■ **TASK DIRECTIONS**
Reproduce only the lines below from the line containing "僕のヒーローアカデミア すまっしゅ!! 4 (ジャンプコミックスDIGITAL)" to the line containing "ローマ法案内 現代の法律家のために 新版", exactly as written, with both end lines kept. Omit the pictures.

■ **LISTED ENTRIES**
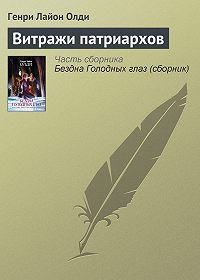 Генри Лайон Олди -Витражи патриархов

---

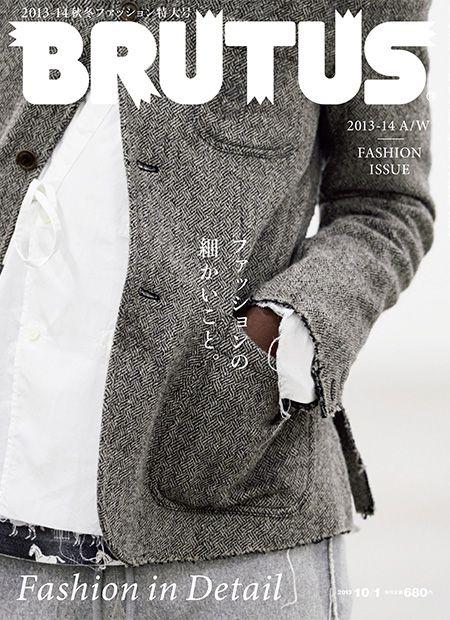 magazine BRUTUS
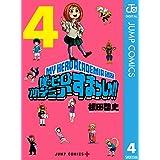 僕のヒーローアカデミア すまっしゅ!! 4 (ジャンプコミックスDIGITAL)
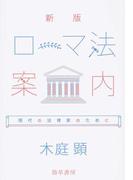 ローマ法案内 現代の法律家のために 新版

* * *

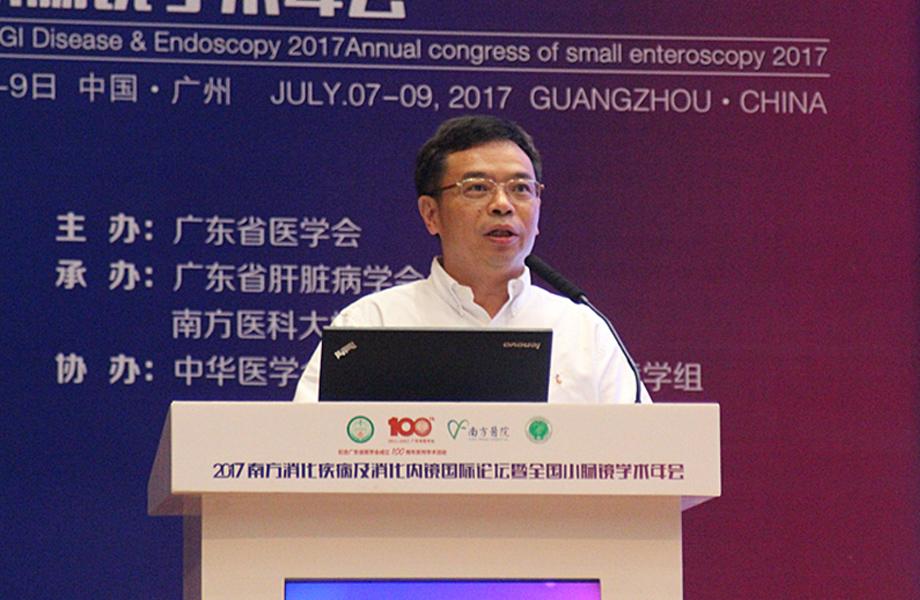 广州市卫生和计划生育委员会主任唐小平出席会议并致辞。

■ **RESPONSE BELOW**
 僕のヒーローアカデミア すまっしゅ!! 4 (ジャンプコミックスDIGITAL)
 ローマ法案内 現代の法律家のために 新版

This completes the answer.